I will gladly take a Ron DeSantis or someone who has those conservative agendas just because I think Democrat.
I had a conversation with a very high-up Democratic fundraiser here on the DNC side.
One of my best friends, I was like, you understand how fucked up the Democrats are doing these days.
He's like, yeah, I'm totally with you.
And I said, the Democrats are praying that Trump is the candidate for 2024.
Stop.
100%.
Stop.
Because DeSantis.
Do you really believe that bullshit?
10,000%.
You really believe that?
Yes, that's right.
Oh, really?
Okay, so let me ask you.
Because you can stomach Trump, so you don't understand what I'm saying.
Because I can set aside my emotions, home.
And you're one of 2% of the people that can do that.
You don't need everybody, and more of America needs to learn to be like her and sit down and have a Trump derangement syndrome.
She didn't over it.
But I know that.
How many other people have gotten over it?
But no, no.
But by the way, a lot of people have gotten over it.
A lot of people have gone over it.
Yeah.
But you, selective hearing, want to believe that.
Let me explain to you something for you to be thinking about.
Okay.
Let's take your argument of they want Trump to run.
Oh, really?
Yeah.
If they really wanted Trump to run, you wouldn't see shit with January 6th hearing.
Zero.
If they really wanted Trump to run, you wouldn't see an article coming out saying, Iran is trying to assassinate President Trump.
Oh, my God, because the Democrats want him to run.
If Democrats wanted Trump to run, they would sit down, Nancy Prologist.
Guys, enough with January.
Let this guy run.
He's going to lose.
Let this guy run.
He's going to lose.
Do you see Republicans worried about Hillary Clinton running?
Republicans are hoping Hillary Clinton running.
They're not even getting in her way.
Have you heard Republicans talking shit about Hillary?
Because they're hoping.
That's how you know.
Anytime they go after somebody, they're afraid that guy's going to run.
And you're smart enough and wise enough to know the difference.
But selective hearing gets you to say, well, because the Democrats are hoping he runs.
No, I'm not.
You're taking half of my argument, Pat.
No, no, no.
You have to do better than that.
I'm saying, do they want Trump?
Hell no.
Are they rooting for Trump?
Hell no.
But they're saying, they're looking at the field.
They're saying, if Biden is the guy, which I don't think he will be, who do we have a better chance against?
Young, vibrant Ron DeSantis.
To be wiser than that strategic comment you just made.
You don't think that Ron DeSantis has a better chance of beating a Democrat than Trump?
I think Ron Burgundy has a better chance of beating anybody on the left right now.

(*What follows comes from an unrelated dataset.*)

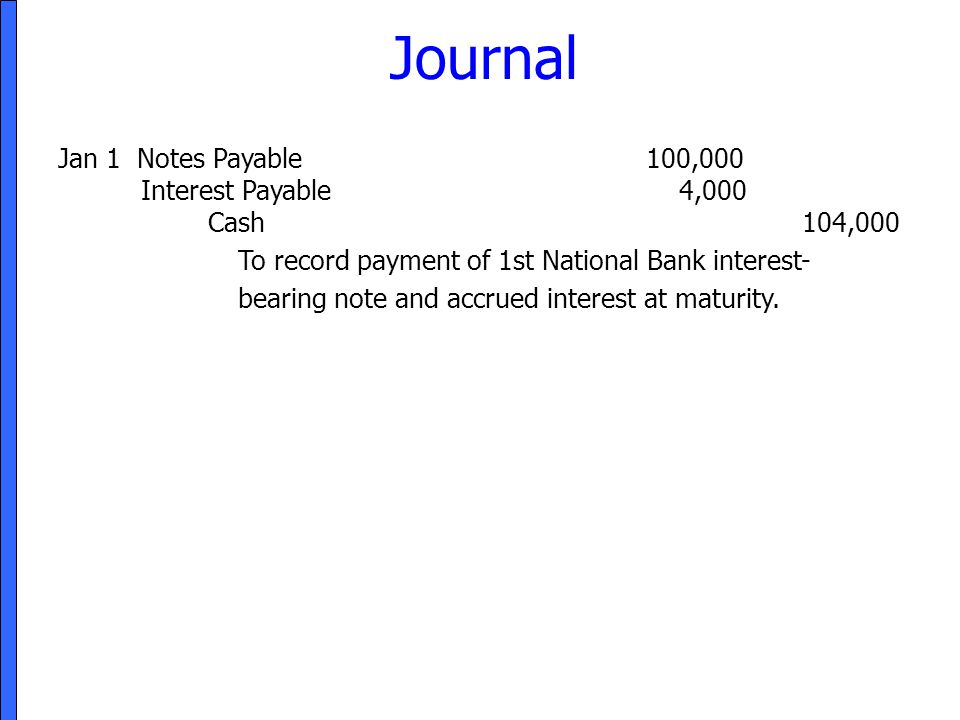 Journal Jan 1 Notes Payable 100,000 Interest Payable 4,000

It doesn't matter who it is.
The point I'm trying to make to you is just think about the logic of what you're saying right now.
Okay.
You know the saying is Santzu says, if an enemy is falling, don't get in his way.
Get out of his way.
Let him fall.
Okay.
It's strategic.
No problem.
If they're really afraid of Trump falling, why do they keep getting in his way?
They're afraid.
They're afraid of this guy.
Whether it's true or not, it's here.
I don't think Trump's a strategy going after Musk and doing all this.
You heard what I said on the guy, you know, a couple of people on Twitter came after me saying, what happened to you?
You had our back and you were Trump.
I said, I've never been a Trump, an anti-Trump, a pro-dis.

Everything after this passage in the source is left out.